Halifax/Apa/Dpa. Der wegen einer Plagiatsaffäre zurückgetretene Ex-Verteidigungsminister nahm am Samstag als Vertreter einer US-Denkfabrik an einer Sicherheitskonferenz im kanadischen Halifax teil – bei der unter anderem US-Verteidigungsminister Leon Panetta und sein israelischer Amtskollege Ehud Barak sprachen.

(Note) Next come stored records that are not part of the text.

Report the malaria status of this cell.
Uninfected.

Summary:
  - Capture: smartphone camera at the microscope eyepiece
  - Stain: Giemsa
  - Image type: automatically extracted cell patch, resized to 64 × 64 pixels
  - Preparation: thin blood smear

Auf den ersten Blick war zu Guttenberg nur schwer zu erkennen: Die Haare sind nicht mehr nach hinten gegelt, die Brille fehlt. Es war der erste Auftritt des CSU-Politikers auf der politischen Bühne seit seinem Rücktritt Anfang März. Vor allem zur Plagiatsaffäre um seine Dissertation, die ihn seinen Doktortitel und den Ministerposten gekostet haben, schweigt er beharrlich. In seiner Rede stellte der deutsche Ex-Verteidigungsminister den europäischen Politikern ein schlechtes Zeugnis aus. Sie hätten die derzeitige Krise nicht im Griff und versäumten es, auf die Menschen zuzugehen. „Es ist nicht nur eine Eurokrise oder eine Schuldenkrise“, sagte zu Guttenberg am Samstag auf einer Sicherheitskonferenz in Kanada. „Es ist vor allem eine Krise des Verständnisses und eine Krise der politischen Führung. [...] Die Politiker erreichen die Öffentlichkeit nicht, sie erreichen die Menschen nicht.“

("Die Presse", Print-Ausgabe, 21.11.2011)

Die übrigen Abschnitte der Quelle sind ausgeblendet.